Beyond the need for recognition
Social media seems to thrive on the need for recognition. Philosopher Georg Hegel argues that civilisation advances through an inherent need for recognition. This has led us from tribal societies through serfdoms, theocracies, aristocracies and to democracies underpinned by capitalism, where the individual’s recognition is outwardly visible, because recognition tends to be based on the opinions of others.
But what if you were already loved and recognised? As I write this, my daughter, Zoe, is 10 months old. She is so completely loved by me, my wife Lydia, both sets of grandparents, and pretty much everyone who meets her. We love her. It is in our human makeup to love her.
It’s in our human makeup to love.
So what if everyone had once had that sort of infinite love? What happens during the course of living life? Why do so many people feel unloved? Unimportant? And thus that yearning for recognition? Could it be that the experience of living in this world corrupts our ability to experience love?

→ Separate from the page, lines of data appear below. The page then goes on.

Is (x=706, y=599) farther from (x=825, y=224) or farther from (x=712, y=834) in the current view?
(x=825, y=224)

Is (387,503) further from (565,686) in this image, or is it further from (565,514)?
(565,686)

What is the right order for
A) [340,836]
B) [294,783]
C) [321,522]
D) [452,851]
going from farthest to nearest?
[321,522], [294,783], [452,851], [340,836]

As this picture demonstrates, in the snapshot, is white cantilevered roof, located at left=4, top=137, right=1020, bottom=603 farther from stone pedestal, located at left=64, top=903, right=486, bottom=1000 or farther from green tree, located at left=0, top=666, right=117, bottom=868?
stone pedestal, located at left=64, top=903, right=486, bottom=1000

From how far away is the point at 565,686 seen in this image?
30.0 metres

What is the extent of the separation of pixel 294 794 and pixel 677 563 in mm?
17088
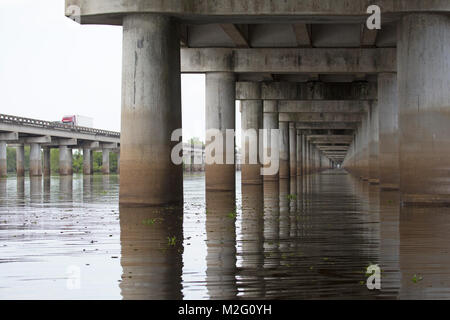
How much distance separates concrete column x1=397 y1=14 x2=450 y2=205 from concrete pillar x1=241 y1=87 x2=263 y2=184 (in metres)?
23.6

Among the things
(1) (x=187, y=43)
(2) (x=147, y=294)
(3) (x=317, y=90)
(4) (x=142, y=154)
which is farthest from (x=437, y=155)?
(3) (x=317, y=90)

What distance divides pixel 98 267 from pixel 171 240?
3.18 meters

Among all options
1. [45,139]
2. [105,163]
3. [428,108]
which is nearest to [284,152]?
[45,139]

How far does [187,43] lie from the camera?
30.8 meters

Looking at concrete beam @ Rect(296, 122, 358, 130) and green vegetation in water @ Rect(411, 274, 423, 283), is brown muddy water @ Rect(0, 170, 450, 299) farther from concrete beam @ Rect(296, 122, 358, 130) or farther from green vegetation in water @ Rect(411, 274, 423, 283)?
concrete beam @ Rect(296, 122, 358, 130)

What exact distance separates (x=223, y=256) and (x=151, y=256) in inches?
42.1

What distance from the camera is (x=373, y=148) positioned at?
48531 mm

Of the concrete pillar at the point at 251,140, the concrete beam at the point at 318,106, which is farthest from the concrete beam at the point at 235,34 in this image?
the concrete beam at the point at 318,106

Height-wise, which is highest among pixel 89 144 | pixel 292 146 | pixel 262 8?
pixel 262 8

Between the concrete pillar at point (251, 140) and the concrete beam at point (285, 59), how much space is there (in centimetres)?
1186

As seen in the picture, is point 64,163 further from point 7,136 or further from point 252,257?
point 252,257

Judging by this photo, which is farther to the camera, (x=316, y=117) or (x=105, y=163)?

Presumably, then, pockets of the sort of love we really desire still exist; sanctuaries from this hostile world. It also seems that the need for recognition drives people to produce stuff that gets them recognised, so everybody else is trying to do the same thing, and advertising to everybody else that their thing is the thing that will increase their recognition. It then appears that we’re all stuck in a self-perpetuating, self-fulfilling, yet ultimately self-destructive cycle of seeking approval.
But rejecting the existing way of the world cannot be the solution. My thinking is born from education and experience which is the result of the strivings of me, my parents, their parents, and a multitude of generations prior. So we live in the current reality, which requires recognition to be granted so that greater value can be exchanged and personal circumstances advanced. But even so, our purpose in it will ultimately tend towards a key concept: maturity of character.
If the mature character no longer needs external recognition to sculpt identity, then that person has peace. Ironically, that peace can often generate extraordinarily large amounts of recognition! But the mature character would then use that attention to genuinely help others.
So on our journey through life, we are striving for maturity of character and helping others get there too. Because trust, worthiness, value, appreciation, loyalty, and more tends to flow towards those who have maturity of character.
- Those with business maturity release themselves and others from the lower game and get paid more to add their value in a higher game.
- Those with relationship maturity release themselves from the need to experience only physical connection with others to temporarily feel worthy and instead enjoy greater stability, trust and an even deeper connection.
- Those with intellectual maturity release themselves from recognition-driven condemnation of others’ perspectives and seek to nurture and grow others through thought leadership and mentorship.
And the maturity is not attained by mere advancing years, although the number of opportunities to learn life lessons and gain maturity are potentially multiplied over time. But time does not guarantee the student will learn, think, feel, change and mature.
Yet when we seek, we can find.
When we ask, we can be given.
When we knock, doors can be opened.
So when we take positive action and we stay awake and alert to the development opportunity, we can mature. That can progress further and faster today if, rather than simply seek recognition, we seek and recognise it.